WHAT YOU NEED TO DO – Repeat the whole listing exactly as it appears.
* * *
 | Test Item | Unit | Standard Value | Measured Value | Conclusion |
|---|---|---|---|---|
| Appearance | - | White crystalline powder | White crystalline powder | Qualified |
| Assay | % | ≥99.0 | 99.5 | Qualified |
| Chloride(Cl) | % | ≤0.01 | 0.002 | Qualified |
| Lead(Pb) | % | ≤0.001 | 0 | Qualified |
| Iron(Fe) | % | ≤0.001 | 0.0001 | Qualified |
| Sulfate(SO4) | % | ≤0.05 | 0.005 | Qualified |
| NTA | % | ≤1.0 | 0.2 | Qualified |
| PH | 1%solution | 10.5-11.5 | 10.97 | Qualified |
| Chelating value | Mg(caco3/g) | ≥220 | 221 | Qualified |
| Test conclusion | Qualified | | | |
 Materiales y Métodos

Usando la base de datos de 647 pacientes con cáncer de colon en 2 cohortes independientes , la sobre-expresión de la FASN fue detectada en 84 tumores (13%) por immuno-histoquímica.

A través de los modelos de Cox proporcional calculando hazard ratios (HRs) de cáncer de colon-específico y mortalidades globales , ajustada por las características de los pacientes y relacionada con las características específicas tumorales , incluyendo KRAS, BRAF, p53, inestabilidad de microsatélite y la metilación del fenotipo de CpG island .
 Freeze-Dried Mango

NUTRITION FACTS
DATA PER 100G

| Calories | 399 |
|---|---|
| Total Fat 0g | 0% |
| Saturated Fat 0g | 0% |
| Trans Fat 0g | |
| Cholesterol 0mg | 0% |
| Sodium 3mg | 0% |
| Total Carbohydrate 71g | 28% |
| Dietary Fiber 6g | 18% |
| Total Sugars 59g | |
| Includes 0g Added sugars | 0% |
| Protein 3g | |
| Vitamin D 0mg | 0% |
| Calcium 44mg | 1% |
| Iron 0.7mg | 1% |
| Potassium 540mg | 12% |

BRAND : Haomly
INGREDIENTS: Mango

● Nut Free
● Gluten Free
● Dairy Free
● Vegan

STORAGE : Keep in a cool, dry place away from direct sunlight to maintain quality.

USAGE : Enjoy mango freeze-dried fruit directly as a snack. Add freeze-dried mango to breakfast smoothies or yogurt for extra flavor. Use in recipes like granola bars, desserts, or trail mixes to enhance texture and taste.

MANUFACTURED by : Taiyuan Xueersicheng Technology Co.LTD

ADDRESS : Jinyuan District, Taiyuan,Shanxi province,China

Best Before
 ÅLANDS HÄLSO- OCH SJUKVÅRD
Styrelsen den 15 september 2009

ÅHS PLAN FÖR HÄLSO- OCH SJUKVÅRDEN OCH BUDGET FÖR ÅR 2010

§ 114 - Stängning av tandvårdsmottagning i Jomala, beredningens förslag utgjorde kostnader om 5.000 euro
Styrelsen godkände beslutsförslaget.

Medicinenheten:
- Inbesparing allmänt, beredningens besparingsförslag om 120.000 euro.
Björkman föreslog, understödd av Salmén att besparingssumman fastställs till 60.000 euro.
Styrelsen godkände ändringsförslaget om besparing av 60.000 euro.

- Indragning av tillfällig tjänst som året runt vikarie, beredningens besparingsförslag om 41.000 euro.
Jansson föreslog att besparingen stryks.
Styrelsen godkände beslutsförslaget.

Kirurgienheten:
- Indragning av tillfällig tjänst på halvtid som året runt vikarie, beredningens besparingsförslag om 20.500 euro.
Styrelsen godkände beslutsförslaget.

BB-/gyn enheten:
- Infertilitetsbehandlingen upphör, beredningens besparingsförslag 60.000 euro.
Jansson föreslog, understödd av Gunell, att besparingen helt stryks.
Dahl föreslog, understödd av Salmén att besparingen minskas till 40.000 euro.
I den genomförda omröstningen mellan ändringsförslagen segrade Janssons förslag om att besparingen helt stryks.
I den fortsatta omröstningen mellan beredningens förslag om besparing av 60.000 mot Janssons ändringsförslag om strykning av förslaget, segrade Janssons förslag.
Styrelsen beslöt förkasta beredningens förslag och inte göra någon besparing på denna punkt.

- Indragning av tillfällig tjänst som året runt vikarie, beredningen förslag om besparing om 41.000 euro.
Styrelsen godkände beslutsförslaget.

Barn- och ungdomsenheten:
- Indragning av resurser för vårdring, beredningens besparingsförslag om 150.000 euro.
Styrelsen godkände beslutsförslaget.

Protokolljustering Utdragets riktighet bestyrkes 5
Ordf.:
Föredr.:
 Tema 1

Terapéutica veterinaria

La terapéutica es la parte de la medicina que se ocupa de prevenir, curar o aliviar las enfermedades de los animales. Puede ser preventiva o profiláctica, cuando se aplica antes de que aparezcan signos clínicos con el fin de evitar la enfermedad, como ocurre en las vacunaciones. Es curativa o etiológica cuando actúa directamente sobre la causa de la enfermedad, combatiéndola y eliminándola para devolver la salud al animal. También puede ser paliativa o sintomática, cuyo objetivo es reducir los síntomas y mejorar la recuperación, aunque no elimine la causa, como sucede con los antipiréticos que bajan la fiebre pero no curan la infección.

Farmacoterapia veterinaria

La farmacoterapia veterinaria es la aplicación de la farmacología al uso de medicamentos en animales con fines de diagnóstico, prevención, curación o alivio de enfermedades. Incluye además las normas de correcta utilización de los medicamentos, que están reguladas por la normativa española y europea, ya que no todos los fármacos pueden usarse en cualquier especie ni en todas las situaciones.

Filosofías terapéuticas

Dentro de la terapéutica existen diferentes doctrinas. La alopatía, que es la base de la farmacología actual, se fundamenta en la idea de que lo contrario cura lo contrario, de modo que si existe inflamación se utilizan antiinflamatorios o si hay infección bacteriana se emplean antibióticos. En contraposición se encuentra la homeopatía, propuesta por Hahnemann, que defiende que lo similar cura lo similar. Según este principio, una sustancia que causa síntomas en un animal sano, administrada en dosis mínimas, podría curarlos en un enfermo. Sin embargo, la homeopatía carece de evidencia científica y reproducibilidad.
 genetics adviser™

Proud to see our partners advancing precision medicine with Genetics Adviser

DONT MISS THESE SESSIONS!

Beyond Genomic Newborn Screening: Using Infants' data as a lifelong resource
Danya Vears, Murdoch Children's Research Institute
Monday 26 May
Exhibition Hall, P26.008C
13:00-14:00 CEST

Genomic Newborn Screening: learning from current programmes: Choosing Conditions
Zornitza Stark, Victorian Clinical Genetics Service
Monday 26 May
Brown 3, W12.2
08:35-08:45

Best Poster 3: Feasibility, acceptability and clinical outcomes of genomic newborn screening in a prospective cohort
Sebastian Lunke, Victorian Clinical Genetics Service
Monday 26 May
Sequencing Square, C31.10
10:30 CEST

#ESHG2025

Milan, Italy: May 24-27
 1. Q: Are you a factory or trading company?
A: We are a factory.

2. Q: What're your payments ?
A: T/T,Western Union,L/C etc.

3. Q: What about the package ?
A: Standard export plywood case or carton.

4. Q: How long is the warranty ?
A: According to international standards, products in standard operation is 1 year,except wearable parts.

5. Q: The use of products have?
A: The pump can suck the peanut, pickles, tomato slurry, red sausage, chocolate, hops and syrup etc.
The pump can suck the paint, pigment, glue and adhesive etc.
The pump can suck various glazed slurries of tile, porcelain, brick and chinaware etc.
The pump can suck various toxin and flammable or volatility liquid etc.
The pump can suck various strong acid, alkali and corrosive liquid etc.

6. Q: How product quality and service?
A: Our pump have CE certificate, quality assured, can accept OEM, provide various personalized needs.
* * *
ANSWER BELOW –
 | Test Item | Unit | Standard Value | Measured Value | Conclusion |
|---|---|---|---|---|
| Appearance | - | White crystalline powder | White crystalline powder | Qualified |
| Assay | % | ≥99.0 | 99.5 | Qualified |
| Chloride(Cl) | % | ≤0.01 | 0.002 | Qualified |
| Lead(Pb) | % | ≤0.001 | 0 | Qualified |
| Iron(Fe) | % | ≤0.001 | 0.0001 | Qualified |
| Sulfate(SO4) | % | ≤0.05 | 0.005 | Qualified |
| NTA | % | ≤1.0 | 0.2 | Qualified |
| PH | 1%solution | 10.5-11.5 | 10.97 | Qualified |
| Chelating value | Mg(caco3/g) | ≥220 | 221 | Qualified |
| Test conclusion | Qualified | | | |
 Materiales y Métodos

Usando la base de datos de 647 pacientes con cáncer de colon en 2 cohortes independientes , la sobre-expresión de la FASN fue detectada en 84 tumores (13%) por immuno-histoquímica.

A través de los modelos de Cox proporcional calculando hazard ratios (HRs) de cáncer de colon-específico y mortalidades globales , ajustada por las características de los pacientes y relacionada con las características específicas tumorales , incluyendo KRAS, BRAF, p53, inestabilidad de microsatélite y la metilación del fenotipo de CpG island .
 Freeze-Dried Mango

NUTRITION FACTS
DATA PER 100G

| Calories | 399 |
|---|---|
| Total Fat 0g | 0% |
| Saturated Fat 0g | 0% |
| Trans Fat 0g | |
| Cholesterol 0mg | 0% |
| Sodium 3mg | 0% |
| Total Carbohydrate 71g | 28% |
| Dietary Fiber 6g | 18% |
| Total Sugars 59g | |
| Includes 0g Added sugars | 0% |
| Protein 3g | |
| Vitamin D 0mg | 0% |
| Calcium 44mg | 1% |
| Iron 0.7mg | 1% |
| Potassium 540mg | 12% |

BRAND : Haomly
INGREDIENTS: Mango

● Nut Free
● Gluten Free
● Dairy Free
● Vegan

STORAGE : Keep in a cool, dry place away from direct sunlight to maintain quality.

USAGE : Enjoy mango freeze-dried fruit directly as a snack. Add freeze-dried mango to breakfast smoothies or yogurt for extra flavor. Use in recipes like granola bars, desserts, or trail mixes to enhance texture and taste.

MANUFACTURED by : Taiyuan Xueersicheng Technology Co.LTD

ADDRESS : Jinyuan District, Taiyuan,Shanxi province,China

Best Before
 ÅLANDS HÄLSO- OCH SJUKVÅRD
Styrelsen den 15 september 2009

ÅHS PLAN FÖR HÄLSO- OCH SJUKVÅRDEN OCH BUDGET FÖR ÅR 2010

§ 114 - Stängning av tandvårdsmottagning i Jomala, beredningens förslag utgjorde kostnader om 5.000 euro
Styrelsen godkände beslutsförslaget.

Medicinenheten:
- Inbesparing allmänt, beredningens besparingsförslag om 120.000 euro.
Björkman föreslog, understödd av Salmén att besparingssumman fastställs till 60.000 euro.
Styrelsen godkände ändringsförslaget om besparing av 60.000 euro.

- Indragning av tillfällig tjänst som året runt vikarie, beredningens besparingsförslag om 41.000 euro.
Jansson föreslog att besparingen stryks.
Styrelsen godkände beslutsförslaget.

Kirurgienheten:
- Indragning av tillfällig tjänst på halvtid som året runt vikarie, beredningens besparingsförslag om 20.500 euro.
Styrelsen godkände beslutsförslaget.

BB-/gyn enheten:
- Infertilitetsbehandlingen upphör, beredningens besparingsförslag 60.000 euro.
Jansson föreslog, understödd av Gunell, att besparingen helt stryks.
Dahl föreslog, understödd av Salmén att besparingen minskas till 40.000 euro.
I den genomförda omröstningen mellan ändringsförslagen segrade Janssons förslag om att besparingen helt stryks.
I den fortsatta omröstningen mellan beredningens förslag om besparing av 60.000 mot Janssons ändringsförslag om strykning av förslaget, segrade Janssons förslag.
Styrelsen beslöt förkasta beredningens förslag och inte göra någon besparing på denna punkt.

- Indragning av tillfällig tjänst som året runt vikarie, beredningen förslag om besparing om 41.000 euro.
Styrelsen godkände beslutsförslaget.

Barn- och ungdomsenheten:
- Indragning av resurser för vårdring, beredningens besparingsförslag om 150.000 euro.
Styrelsen godkände beslutsförslaget.

Protokolljustering Utdragets riktighet bestyrkes 5
Ordf.:
Föredr.:
 Tema 1

Terapéutica veterinaria

La terapéutica es la parte de la medicina que se ocupa de prevenir, curar o aliviar las enfermedades de los animales. Puede ser preventiva o profiláctica, cuando se aplica antes de que aparezcan signos clínicos con el fin de evitar la enfermedad, como ocurre en las vacunaciones. Es curativa o etiológica cuando actúa directamente sobre la causa de la enfermedad, combatiéndola y eliminándola para devolver la salud al animal. También puede ser paliativa o sintomática, cuyo objetivo es reducir los síntomas y mejorar la recuperación, aunque no elimine la causa, como sucede con los antipiréticos que bajan la fiebre pero no curan la infección.

Farmacoterapia veterinaria

La farmacoterapia veterinaria es la aplicación de la farmacología al uso de medicamentos en animales con fines de diagnóstico, prevención, curación o alivio de enfermedades. Incluye además las normas de correcta utilización de los medicamentos, que están reguladas por la normativa española y europea, ya que no todos los fármacos pueden usarse en cualquier especie ni en todas las situaciones.

Filosofías terapéuticas

Dentro de la terapéutica existen diferentes doctrinas. La alopatía, que es la base de la farmacología actual, se fundamenta en la idea de que lo contrario cura lo contrario, de modo que si existe inflamación se utilizan antiinflamatorios o si hay infección bacteriana se emplean antibióticos. En contraposición se encuentra la homeopatía, propuesta por Hahnemann, que defiende que lo similar cura lo similar. Según este principio, una sustancia que causa síntomas en un animal sano, administrada en dosis mínimas, podría curarlos en un enfermo. Sin embargo, la homeopatía carece de evidencia científica y reproducibilidad.
 genetics adviser™

Proud to see our partners advancing precision medicine with Genetics Adviser

DONT MISS THESE SESSIONS!

Beyond Genomic Newborn Screening: Using Infants' data as a lifelong resource
Danya Vears, Murdoch Children's Research Institute
Monday 26 May
Exhibition Hall, P26.008C
13:00-14:00 CEST

Genomic Newborn Screening: learning from current programmes: Choosing Conditions
Zornitza Stark, Victorian Clinical Genetics Service
Monday 26 May
Brown 3, W12.2
08:35-08:45

Best Poster 3: Feasibility, acceptability and clinical outcomes of genomic newborn screening in a prospective cohort
Sebastian Lunke, Victorian Clinical Genetics Service
Monday 26 May
Sequencing Square, C31.10
10:30 CEST

#ESHG2025

Milan, Italy: May 24-27
 1. Q: Are you a factory or trading company?
A: We are a factory.

2. Q: What're your payments ?
A: T/T,Western Union,L/C etc.

3. Q: What about the package ?
A: Standard export plywood case or carton.

4. Q: How long is the warranty ?
A: According to international standards, products in standard operation is 1 year,except wearable parts.

5. Q: The use of products have?
A: The pump can suck the peanut, pickles, tomato slurry, red sausage, chocolate, hops and syrup etc.
The pump can suck the paint, pigment, glue and adhesive etc.
The pump can suck various glazed slurries of tile, porcelain, brick and chinaware etc.
The pump can suck various toxin and flammable or volatility liquid etc.
The pump can suck various strong acid, alkali and corrosive liquid etc.

6. Q: How product quality and service?
A: Our pump have CE certificate, quality assured, can accept OEM, provide various personalized needs.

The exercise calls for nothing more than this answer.